Horst Mahler lebensgefährlich erkrankt – JVA Brandenburg verhängt Kontaktsperre

Horst Mahler, 79, wurde am vergangenen Dienstag, dem 29.06.2015 mit schwersten, akut lebensbedrohlichen gesundheitlichen Problemen von der JVA Brandenburg, wo er im geschlossenen Vollzug eine mehr als 10-jährige Freiheitsstrafe wegen Volksverhetzung und Holocaust-Leugnung absitzt in das der JVA benachbarte Asklepios Klinikum eingeliefert. Zunächst bestand Verdacht auf einen Schlaganfall. Es stellte sich jedoch heraus, dass er an einer schweren Sepsis leidet. Er wurde sofort auf die Intensivstation gebracht, da akute Lebensgefahr bestand. Sein Zustand konnte zwar stabilisiert werden, die gegebenen Antibiotika hatten nach 24 Stunden eine leichte Besserung der Blutwerte bewirkt, der Gesamtzustand blieb aber weiterhin kritisch.

Die leichte Besserung wurde von der Anstaltsleitung der JVA zum Vorwand genommen, Mahler am gestrigen Donnerstag aus dem Asklepios Klinikum in die sog. Bettenabteilung des Haftkrankenhauses der JVA zu verbringen. Dieser drastische Schritt kam für seine Familie völlig überraschend. Im Asklepios Klinikum war es den Familienangehörigen zunächst möglich, ihn ohne bürokratischen Aufwand mehr oder weniger spontan auf der Intensivstation zu besuchen.
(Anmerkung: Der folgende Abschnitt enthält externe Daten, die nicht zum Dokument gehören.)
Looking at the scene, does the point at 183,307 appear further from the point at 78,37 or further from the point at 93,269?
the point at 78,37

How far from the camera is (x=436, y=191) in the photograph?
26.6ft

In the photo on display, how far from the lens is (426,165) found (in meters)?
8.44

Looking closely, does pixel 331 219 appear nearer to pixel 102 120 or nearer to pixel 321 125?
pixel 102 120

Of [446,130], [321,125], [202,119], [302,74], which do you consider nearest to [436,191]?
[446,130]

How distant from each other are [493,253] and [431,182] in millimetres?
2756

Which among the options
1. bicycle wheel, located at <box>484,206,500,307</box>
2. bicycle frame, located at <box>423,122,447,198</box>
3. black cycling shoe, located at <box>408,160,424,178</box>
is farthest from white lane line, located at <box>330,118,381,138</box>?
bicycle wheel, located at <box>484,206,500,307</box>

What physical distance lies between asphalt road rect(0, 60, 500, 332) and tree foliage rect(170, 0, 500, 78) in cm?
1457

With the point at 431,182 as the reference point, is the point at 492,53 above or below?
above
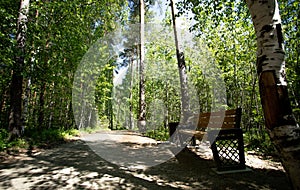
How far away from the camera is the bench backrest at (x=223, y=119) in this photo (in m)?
4.29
Durch die Verlegung ins Haftkrankenhaus ist jeglicher Kontakt seiner Familie zu Horst Mahler abgeschnitten. Es besteht absolutes Besuchsverbot und auch telefonischer Kontakt ist untersagt. Der Hinweis auf die Möglichkeit Briefe zu schreiben ist angesichts seines Zustands wohl nur als theoretisch zu werten und entbehrt nicht eines gewissen Zynismus. Der ärztliche Bericht zur Verlegung ins Haftkrankenhaus wird der Ehefrau Horst Mahlers, die über eine notariell beglaubigte Generalvollmacht sowie eine Patientenvollmacht verfügt, trotz dringender Aufforderung, weder von der Asklepios-Klinik, noch von der JVA Brandenburg ausgehändigt.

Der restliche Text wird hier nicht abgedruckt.